Editor — L’objection principale que j’ai au JAMA la politique ne consiste pas à exiger une validation indépendante de l’analyse, mais semble ne l’exiger que pour des études commanditées par l’industrie pharmaceutique1. Il y a eu une foule d’exemples, allant de McBride’s “ studies ” de Debendox au récent cas de recherche sur les cellules souches en Corée du Sud, où “ academic ” les chercheurs semblent avoir des données falsifiées. Les universitaires (et j’en fais partie) sont soumis à de nombreuses pressions, allant du désir de célébrité à la nécessité d’obtenir un poste à l’ambition de promotion. Ces “ intérêts ” sont extrêmement importants mais vont en grande partie non reconnus. En tant que statisticien et sceptique, je ne suis pas contre la méfiance, mais contre la méfiance sélective. Si la méfiance est notre monnaie, nous devons la rendre universelle et l’appliquer aux universitaires et aux éditeurs de journaux.

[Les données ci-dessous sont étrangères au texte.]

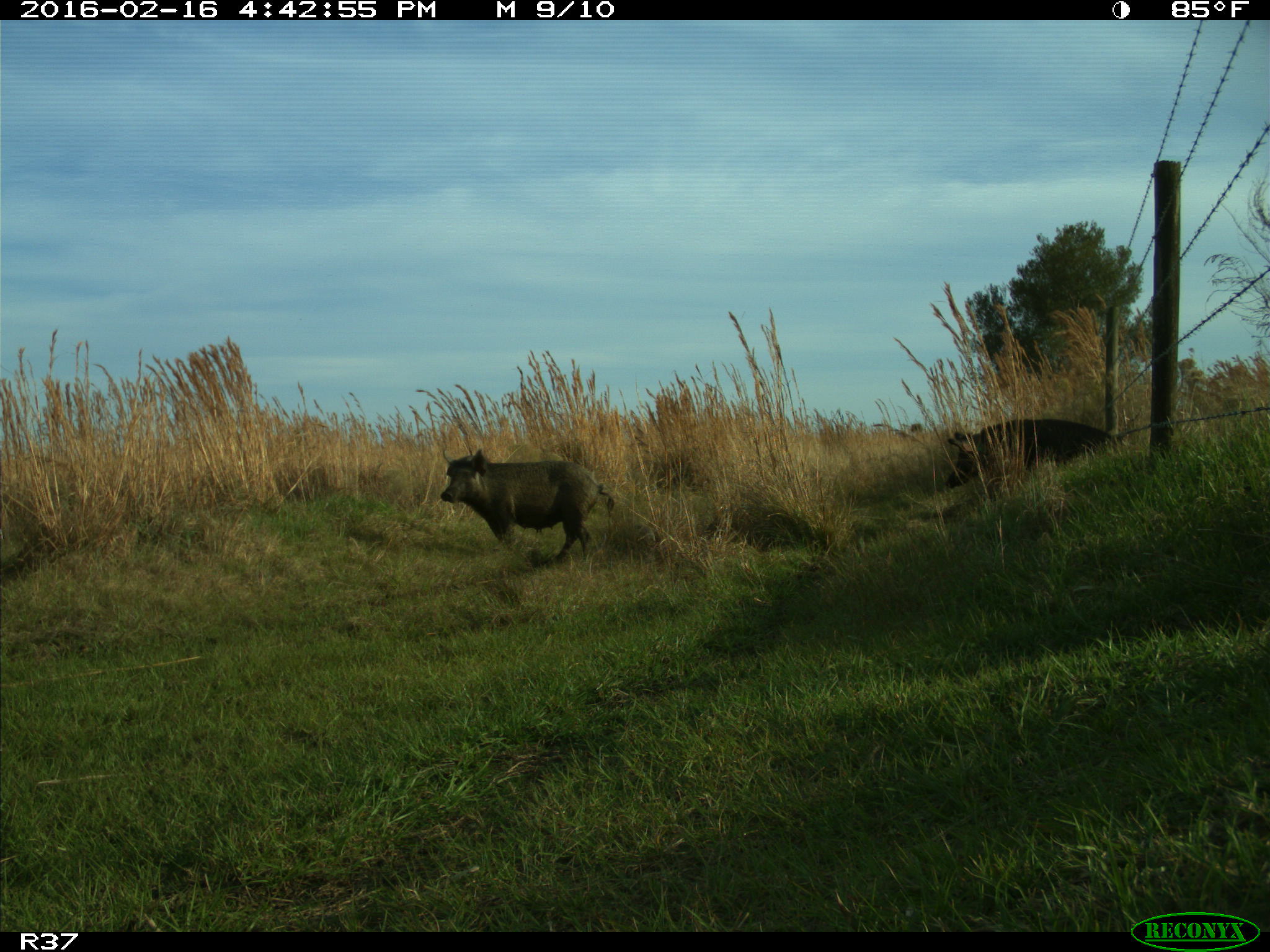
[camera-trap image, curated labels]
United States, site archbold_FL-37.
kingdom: Animalia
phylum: Chordata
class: Mammalia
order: Artiodactyla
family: Suidae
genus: Sus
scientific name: Sus scrofa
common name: wild boar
Sus scrofa (wild boar).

Pour faire une analogie, le “ syndrome du jardinier constant, ” dont souffre notre société, est de prendre comme axiomatique que l’industrie pharmaceutique est uniquement corruptible par motif tout en oubliant que les auteurs de thrillers ainsi que les producteurs de films, les réalisateurs et les acteurs gagnent aussi leur vie. Après la fusion des cellules souches, quelle justification JAMA a-t-elle pour donner aux universitaires un tour gratuit?